Budget conscious lawmakers may balk at creating a permanent Medicare drug discount card, with an added catastrophic requirement, as well as continuing the direct federal subsidy to the impoverished elderly. But others believe all this would be a small price to pay in exchange for repealing full implementation of the frighteningly more expensive universal drug entitlement scheduled to go into effect on Jan. 1. Just the first year of the new entitlement is projected to cost a stunning $37.4 billion.
Fortunately, there are still voices of reason in Congress. Senate Budget Chairman Judd Gregg (R.-N.H.) says Congress must take steps to control these costs. Rep. Mike Pence (R.-Ind.), the energetic head of the Republican Study Committee, says Congress needs to revisit the Medicare drug issue. Rep. Jeff Flake (R.-Ariz.) thinks Congress ought to delay the drug entitlement and extend the drug discount card. Their comments are indicative of a growing realization among conservatives in Congress that they must take action this year, before the drug entitlement is locked in place.
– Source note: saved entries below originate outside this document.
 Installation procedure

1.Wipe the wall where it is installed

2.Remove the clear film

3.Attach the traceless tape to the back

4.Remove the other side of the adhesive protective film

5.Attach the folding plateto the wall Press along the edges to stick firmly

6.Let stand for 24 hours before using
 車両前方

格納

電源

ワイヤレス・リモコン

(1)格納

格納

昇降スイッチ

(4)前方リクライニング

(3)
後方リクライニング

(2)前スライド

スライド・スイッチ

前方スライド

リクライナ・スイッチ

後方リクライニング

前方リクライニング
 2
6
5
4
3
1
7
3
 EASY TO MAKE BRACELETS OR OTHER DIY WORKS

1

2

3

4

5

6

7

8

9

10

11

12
Bush, meanwhile, has absurdly threatened to veto any effort to trim the massive costs of his Medicare drug entitlement. This is surreal. If Congress were to adopt a targeted drug benefit focused on the needy, he would not only be vetoing a policy he once championed, but guaranteeing an explosion in health care costs that not only threaten all of his tax cuts, the cornerstone of his domestic agenda, but the economy itself. There would be a further irony if he would veto legislation to lower costs: Bush would be casting his very first veto to maintain a program that threatens a permanent fiscal crisis.
The clock is ticking. By next January, taxpayers--and young Americans, especially--will find out if there are any true statesmen left in Congress
Robert Moffit is director of the director of the Center for Health Policy Studies at the Heritage Foundation.